Par courrier du 19 janvier 2024, la Maire de [Localité 5], et, par délégation, la Responsable du Pôle FSL HABITAT de la Ville de [Localité 5] a informé la bailleresse de ce que la décision de prise en charge de la demande d'aide au maintien dans les lieux de M. [S] [M] avait été annulée en raison de l'augmentation de la dette locative.

Par acte de commissaire de justice du 4 mars 2024, la bailleresse a fait délivrer au locataire un commandement de payer la somme principale de 9344,29 euros au titre des redevances impayées dans un délai de deux mois.

Par acte de commissaire de justice du 13 mai 2024, l'association AURORE a assigné M. [S] [M] devant le juge des contentieux de la protection du tribunal judiciaire de Paris, aux fins de: - prononcé de la résiliation judiciaire du titre d'occupation du 15 juin 2018, - condamnation de M. [S] [M] à libérer les lieux ; - autorisation de l'association AURORE à procéder à l'expulsion de M. [S] [M] ainsi qu'à celle de tous occupants de son chef ; - condamnation de M. [S] [M] à lui payer la somme de 10 187 euros au titre des arriérés de redevances, échéances d'avril 2024 incluse, selon décompte arrêté au 6 mai 2024, avec intérêt au taux légal à compter du 4 mars 2024 ; - condamnation de M. [S] [M] à lui payer une indemnité d'occupation au titre du local d'habitation, d'un montant de 650 euros à échoir à compter du 5 mai 2024 et jusqu'à parfaite libération des locaux - condamnation de M. [S] [M] aux dépens, ainsi qu'au paiement d'une somme de 1000 euros au titre de l'article 700 du code de procédure civile.

L'affaire a été appelée à l'audience du 5 septembre 2024, à laquelle elle a été renvoyée à l'audience du 5 novembre 2024, le défendeur ayant déclaré avoir formé une demande d'aide juridictionnelle la veille.

À l'audience du 5 novembre 2024, l'association AURORE, représentée par son conseil, maintient ses demandes, précisant que la dette locative avait encore augmenté.

Un diagnostic social et financier a été réalisé avant l'audience, à laquelle il en a été donné lecture.

M. [S] [M], régulièrement cité à étude, n'a pas comparu ni n'a été représenté. Il n'a pas justifié de l'existence et du statut de la demande d'aide juridictionnelle dont il avait argué lors du premier appel de l'affaire.

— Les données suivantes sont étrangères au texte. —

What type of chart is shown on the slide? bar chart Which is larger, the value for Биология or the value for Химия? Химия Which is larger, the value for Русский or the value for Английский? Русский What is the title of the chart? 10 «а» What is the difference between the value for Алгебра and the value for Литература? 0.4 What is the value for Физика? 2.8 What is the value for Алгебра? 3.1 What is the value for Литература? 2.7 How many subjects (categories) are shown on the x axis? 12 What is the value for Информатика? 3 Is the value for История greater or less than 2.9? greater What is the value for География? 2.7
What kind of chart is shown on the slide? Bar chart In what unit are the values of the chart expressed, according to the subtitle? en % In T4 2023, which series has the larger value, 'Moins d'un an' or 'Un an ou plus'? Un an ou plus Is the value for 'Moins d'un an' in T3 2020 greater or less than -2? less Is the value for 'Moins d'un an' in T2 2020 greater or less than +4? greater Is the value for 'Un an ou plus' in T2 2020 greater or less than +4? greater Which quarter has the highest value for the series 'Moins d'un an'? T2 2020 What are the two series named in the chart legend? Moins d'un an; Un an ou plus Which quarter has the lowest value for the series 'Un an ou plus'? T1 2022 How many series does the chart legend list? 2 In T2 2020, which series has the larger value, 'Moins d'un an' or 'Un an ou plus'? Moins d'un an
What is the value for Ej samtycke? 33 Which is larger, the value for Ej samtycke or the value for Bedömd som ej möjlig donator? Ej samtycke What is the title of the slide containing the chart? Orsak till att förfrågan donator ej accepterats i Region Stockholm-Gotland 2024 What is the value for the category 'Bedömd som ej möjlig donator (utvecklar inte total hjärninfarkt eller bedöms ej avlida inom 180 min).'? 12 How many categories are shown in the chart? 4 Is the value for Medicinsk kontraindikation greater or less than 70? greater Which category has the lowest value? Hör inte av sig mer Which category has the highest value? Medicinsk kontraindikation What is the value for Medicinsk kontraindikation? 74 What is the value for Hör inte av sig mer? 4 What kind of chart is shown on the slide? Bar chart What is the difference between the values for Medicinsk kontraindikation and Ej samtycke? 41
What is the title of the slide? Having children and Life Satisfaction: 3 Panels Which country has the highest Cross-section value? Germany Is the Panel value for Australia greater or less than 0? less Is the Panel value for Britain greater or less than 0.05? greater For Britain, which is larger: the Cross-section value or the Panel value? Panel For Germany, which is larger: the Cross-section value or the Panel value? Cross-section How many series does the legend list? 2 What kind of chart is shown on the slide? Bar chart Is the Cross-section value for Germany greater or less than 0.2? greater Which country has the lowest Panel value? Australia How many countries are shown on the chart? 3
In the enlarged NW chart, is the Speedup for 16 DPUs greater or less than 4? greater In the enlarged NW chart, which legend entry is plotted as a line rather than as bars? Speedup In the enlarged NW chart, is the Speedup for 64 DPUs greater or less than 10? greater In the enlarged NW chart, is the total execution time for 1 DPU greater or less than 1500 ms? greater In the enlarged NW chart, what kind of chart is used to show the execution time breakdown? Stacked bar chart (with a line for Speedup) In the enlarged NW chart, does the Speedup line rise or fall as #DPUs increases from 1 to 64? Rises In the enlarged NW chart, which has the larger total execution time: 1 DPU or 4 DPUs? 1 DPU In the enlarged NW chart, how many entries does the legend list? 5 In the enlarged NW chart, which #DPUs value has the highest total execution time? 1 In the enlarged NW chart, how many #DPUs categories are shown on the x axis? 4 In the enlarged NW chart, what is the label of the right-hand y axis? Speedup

La décision a été mise en délibéré par mise à disposition au greffe au 9 janvier 2025.

MOTIFS DE LA DÉCISION

A titre liminaire, sur le statut juridique applicable au titre d'occupation litigieux, il convient de rappeler que le logement occupé par M. [S] [M] est soumis à la législation des logements-foyers résultant des articles L.633-1 et suivants du code de la construction et de l'habitation. Ainsi, il est soumis à une réglementation spécifique qui exclut le droit au maintien dans les lieux de l'occupant et il échappe aux dispositions protectrices de l'article L.632-1 du code de la construction et de l'habitation en vertu de l'article L.632-3 du même code ainsi qu'au titre Ier bis précité de la loi du 6 juillet 1989 en vertu de l'article 25-3 de la loi du 6 juillet 1989.